Всю остальную часть дня я провёл у себя, наедине со смутным каким-то сокровищем; я раскрывал книгу за книгой, но не мог читать.
В семь часов я вышел в парк. За два часа до этого я слышал звук рогов; сначала они доносились издалека и постепенно замерли в овраге, где течёт Мельна. Там закончилась охота, которую вели король и великая герцогиня.
Дворец сверкал огнями. Сквозь широкие окна галереи я видел длинные столы, уставленные хрусталем и декорированные цветами.

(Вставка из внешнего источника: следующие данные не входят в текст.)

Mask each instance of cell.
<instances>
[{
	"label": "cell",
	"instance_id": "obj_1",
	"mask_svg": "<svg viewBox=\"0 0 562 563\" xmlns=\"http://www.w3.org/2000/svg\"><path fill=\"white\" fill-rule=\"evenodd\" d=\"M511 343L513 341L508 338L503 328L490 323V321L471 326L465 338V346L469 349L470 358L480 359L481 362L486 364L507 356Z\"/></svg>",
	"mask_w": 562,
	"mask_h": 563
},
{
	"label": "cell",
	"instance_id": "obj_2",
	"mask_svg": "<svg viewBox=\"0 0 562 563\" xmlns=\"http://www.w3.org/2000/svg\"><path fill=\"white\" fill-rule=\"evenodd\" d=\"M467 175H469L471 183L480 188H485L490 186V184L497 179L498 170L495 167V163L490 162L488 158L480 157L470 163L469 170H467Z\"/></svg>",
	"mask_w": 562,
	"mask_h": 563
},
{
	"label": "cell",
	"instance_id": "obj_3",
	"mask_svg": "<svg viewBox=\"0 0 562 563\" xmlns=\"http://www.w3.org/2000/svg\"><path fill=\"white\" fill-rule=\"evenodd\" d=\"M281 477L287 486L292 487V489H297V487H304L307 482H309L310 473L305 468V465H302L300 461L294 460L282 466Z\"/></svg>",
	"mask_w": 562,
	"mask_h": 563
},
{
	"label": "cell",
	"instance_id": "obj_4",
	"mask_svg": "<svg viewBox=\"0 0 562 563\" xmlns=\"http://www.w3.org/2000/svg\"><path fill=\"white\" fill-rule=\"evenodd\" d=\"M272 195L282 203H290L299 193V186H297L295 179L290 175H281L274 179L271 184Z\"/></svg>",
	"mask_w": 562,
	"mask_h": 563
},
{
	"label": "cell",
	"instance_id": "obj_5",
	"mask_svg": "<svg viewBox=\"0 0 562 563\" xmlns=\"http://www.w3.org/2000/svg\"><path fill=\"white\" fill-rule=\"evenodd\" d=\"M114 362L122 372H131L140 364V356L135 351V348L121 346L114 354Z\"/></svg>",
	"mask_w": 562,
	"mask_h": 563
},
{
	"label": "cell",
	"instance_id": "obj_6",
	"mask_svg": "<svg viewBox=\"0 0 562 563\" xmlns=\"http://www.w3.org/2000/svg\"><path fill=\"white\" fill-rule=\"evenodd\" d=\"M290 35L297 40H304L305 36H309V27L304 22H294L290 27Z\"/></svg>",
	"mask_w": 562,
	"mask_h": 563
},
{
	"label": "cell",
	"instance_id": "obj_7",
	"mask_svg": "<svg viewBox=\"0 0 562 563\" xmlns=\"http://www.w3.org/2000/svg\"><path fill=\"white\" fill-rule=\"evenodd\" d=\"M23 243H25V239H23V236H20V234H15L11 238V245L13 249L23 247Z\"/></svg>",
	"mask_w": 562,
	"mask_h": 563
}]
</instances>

К обеду была приглашена большая часть высших чиновников и всё лаутенбургское офицерство. Двенадцать столов было накрыто на триста кувертов.
Я занимал место между батальонным командиром драгунского полка и женой одного советника двора. Они мне не сказали ни слова во всё время обеда.
В антрактах в зале совета играла музыка 182 — го полка.
Я не видел ни великой герцогини, ни короля, ни герцогов, так как первый стол был скрыт от меня цветами.
Под гул чоканья и тостов я тихонько встал из-за стола, и, пройдя через зал совета, вышел в парадный зал; здесь я решил дожидаться выхода высочайших особ.
Погружённый в размышления, я услышал вдруг певучий голос:
— Ну с, господин Виньерт, что означает это уединение?
Это была Мелузина фон Граффенфрид. Мы были одни в огромном зале.
— А вы сами, мадемуазель?
— Я — другое дело. Великая герцогиня просила меня заглянуть сюда до выхода. Лакеи так бестолковы. Она любит, чтобы цветы были хорошо расставлены.
И действительно, зал был великолепно убран цветами. Тут были лиловые ирисы и жёлтые розы, но какие огромные, какие прелестные! Ничего подобного нельзя себе и представить.
— Это её родные цветы, волжские ирисы и дагестанские розы. Каждый месяц ей привозят их чуть ли не целый вагон. Она говорит, что здешние цветы кажутся ей жалкими. Не правда ли, они очень красивы?
— Она и сама очень красива, — сказал я, не отдавая себе отчёта в том, что говорю.
Моя собеседница посмотрела на меня и улыбнулась.
Мелузина фон Граффенфрид была одета в атласное платье цвета слоновой кости с тюлевой туникой, вышитой переливчатым жемчугом. Никаких драгоценностей, и только её розовое жемчужное ожерелье обхватывало матовую шею.
С лица её не сходила улыбка; она дышала вся какой-то благоуханной и беззаботной истомой.
— Не правда ли, — пробормотала она и прибавила с внезапной иронией: — Так вы пришли сюда, чтобы мечтать о ней среди её цветов. Я это ей сейчас скажу.
— Мадемуазель, прошу вас…
— Нет, нет! Вас надо познакомить; я хочу, чтобы вы нас навещали. Ведь мы так скучаем: всё Гаген и Гаген. Нельзя сказать, чтобы он всегда был забавен.
— Он влюблён в неё, правда? — сказал я, подойдя ближе к ней.
Мелузина засмеялась.
— Он слишком скучен для этого.
— А она?
— Господин Виньерт, — сказала Мелузина, ещё сильнее засмеявшись, — вы переходите из одной крайности в другую; от крайнего смирения к крайней нескромности. Во всяком случае, позвольте вам заметить, что это не очень галантно с вашей стороны — задавать мне такие вопросы.
Она слегка наклонилась; её чёрные волосы коснулись моей щеки, и так близки были её шея и грудь.
— Сознайтесь, — проговорила она совсем тихо, — сегодня утром, прежде чем вы увидели её, вы находили меня гораздо красивее?